Pull out every line in the entries below that contains the string "instances", and list only those lines.

++++++++

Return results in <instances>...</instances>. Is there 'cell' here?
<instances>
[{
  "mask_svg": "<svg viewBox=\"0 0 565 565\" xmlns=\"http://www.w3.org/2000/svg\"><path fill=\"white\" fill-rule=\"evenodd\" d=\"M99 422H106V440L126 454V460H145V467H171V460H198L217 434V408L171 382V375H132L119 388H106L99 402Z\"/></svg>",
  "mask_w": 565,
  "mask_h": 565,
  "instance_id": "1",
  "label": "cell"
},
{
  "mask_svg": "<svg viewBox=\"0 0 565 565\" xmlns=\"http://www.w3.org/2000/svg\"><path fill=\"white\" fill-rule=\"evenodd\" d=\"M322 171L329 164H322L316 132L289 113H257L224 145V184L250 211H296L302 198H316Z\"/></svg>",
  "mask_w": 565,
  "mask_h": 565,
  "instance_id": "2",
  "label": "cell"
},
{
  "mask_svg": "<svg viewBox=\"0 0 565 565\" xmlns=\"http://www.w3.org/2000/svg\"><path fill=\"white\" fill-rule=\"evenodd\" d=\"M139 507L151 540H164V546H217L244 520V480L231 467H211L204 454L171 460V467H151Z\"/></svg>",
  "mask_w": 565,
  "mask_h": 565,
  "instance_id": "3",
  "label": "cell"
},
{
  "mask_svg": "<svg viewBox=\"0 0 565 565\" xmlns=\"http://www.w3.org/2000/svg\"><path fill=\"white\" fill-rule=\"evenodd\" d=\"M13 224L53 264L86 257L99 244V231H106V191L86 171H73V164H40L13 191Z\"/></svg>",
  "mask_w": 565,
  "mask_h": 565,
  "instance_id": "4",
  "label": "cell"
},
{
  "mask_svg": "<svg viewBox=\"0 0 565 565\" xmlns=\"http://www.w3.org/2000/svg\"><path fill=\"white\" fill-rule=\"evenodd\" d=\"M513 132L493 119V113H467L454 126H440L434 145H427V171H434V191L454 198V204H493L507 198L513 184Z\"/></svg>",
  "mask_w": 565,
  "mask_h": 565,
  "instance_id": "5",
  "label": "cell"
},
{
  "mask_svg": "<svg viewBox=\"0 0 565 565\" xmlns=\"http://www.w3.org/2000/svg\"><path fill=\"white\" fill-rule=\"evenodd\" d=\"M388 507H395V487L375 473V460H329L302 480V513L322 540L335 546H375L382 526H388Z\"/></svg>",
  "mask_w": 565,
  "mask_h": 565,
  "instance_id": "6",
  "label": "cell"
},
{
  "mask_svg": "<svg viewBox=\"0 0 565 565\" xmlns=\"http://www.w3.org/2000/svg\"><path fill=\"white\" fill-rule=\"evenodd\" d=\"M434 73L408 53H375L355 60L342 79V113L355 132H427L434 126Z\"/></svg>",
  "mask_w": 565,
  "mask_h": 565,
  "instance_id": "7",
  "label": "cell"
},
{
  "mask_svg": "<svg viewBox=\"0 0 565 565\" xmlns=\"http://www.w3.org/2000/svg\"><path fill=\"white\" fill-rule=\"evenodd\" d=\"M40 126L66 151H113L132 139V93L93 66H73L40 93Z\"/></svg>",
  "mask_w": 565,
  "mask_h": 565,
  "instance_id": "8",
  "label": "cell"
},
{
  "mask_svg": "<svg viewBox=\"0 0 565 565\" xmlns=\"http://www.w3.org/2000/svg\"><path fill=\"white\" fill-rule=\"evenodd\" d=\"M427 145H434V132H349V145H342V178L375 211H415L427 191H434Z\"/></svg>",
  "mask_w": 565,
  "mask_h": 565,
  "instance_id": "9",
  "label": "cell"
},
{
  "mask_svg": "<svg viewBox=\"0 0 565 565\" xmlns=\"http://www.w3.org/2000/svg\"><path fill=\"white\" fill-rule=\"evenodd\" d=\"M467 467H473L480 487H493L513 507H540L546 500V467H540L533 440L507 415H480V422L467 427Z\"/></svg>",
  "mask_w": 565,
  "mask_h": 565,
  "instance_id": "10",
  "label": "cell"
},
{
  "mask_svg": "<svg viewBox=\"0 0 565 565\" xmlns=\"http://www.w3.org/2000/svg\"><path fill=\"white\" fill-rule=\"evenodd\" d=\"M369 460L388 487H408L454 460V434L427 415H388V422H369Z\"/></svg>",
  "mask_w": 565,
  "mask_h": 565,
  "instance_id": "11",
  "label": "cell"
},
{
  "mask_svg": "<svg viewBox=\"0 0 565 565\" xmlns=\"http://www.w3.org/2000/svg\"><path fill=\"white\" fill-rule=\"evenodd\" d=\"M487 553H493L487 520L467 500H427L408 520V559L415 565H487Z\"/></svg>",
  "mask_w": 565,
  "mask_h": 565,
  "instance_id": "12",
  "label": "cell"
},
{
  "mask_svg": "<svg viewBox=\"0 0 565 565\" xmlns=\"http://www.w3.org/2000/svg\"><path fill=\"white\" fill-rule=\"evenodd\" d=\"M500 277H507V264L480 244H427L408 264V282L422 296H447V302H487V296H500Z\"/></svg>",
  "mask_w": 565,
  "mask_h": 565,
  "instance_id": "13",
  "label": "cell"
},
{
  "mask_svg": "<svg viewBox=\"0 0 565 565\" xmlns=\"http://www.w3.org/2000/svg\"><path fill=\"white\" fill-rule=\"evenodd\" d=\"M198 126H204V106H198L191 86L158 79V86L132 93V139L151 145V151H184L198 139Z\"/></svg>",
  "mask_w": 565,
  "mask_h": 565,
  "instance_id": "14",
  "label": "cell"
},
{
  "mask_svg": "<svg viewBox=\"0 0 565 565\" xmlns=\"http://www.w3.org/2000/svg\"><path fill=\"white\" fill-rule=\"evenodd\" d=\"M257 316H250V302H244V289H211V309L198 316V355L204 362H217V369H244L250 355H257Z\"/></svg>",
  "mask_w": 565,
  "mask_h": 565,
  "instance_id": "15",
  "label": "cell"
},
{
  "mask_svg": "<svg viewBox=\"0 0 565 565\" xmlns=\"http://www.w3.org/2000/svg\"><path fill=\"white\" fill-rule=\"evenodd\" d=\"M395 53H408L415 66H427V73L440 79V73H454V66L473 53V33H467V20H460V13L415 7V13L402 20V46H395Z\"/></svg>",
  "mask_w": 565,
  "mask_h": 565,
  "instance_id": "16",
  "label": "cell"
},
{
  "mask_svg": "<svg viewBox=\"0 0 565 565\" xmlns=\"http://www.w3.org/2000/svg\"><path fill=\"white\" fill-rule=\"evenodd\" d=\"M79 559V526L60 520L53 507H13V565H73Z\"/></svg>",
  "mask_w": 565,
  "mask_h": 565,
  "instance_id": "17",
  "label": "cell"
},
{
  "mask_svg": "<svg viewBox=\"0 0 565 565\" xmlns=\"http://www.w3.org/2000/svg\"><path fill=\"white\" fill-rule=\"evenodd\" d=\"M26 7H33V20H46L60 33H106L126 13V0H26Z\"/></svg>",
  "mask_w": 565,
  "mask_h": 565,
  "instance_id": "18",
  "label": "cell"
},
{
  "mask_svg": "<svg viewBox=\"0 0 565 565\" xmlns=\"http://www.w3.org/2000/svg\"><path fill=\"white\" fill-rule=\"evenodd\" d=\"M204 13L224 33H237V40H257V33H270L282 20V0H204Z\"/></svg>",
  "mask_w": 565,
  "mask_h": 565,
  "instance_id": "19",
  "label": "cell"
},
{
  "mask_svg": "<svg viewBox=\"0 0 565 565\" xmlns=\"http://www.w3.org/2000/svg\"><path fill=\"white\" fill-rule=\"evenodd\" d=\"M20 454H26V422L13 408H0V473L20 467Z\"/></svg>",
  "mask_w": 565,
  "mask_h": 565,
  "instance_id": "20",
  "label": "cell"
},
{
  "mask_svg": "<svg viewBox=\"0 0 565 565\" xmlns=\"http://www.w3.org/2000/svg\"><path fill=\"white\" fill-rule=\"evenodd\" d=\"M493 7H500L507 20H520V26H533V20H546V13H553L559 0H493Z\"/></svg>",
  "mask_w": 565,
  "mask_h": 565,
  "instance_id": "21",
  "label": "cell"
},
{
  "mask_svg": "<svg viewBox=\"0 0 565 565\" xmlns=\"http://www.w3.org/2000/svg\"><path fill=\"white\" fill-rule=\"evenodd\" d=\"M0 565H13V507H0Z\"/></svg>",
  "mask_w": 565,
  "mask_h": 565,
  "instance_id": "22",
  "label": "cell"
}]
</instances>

++++++++

- _Answer_:
Return results in <instances>...</instances>. Is there 'cell' here?
<instances>
</instances>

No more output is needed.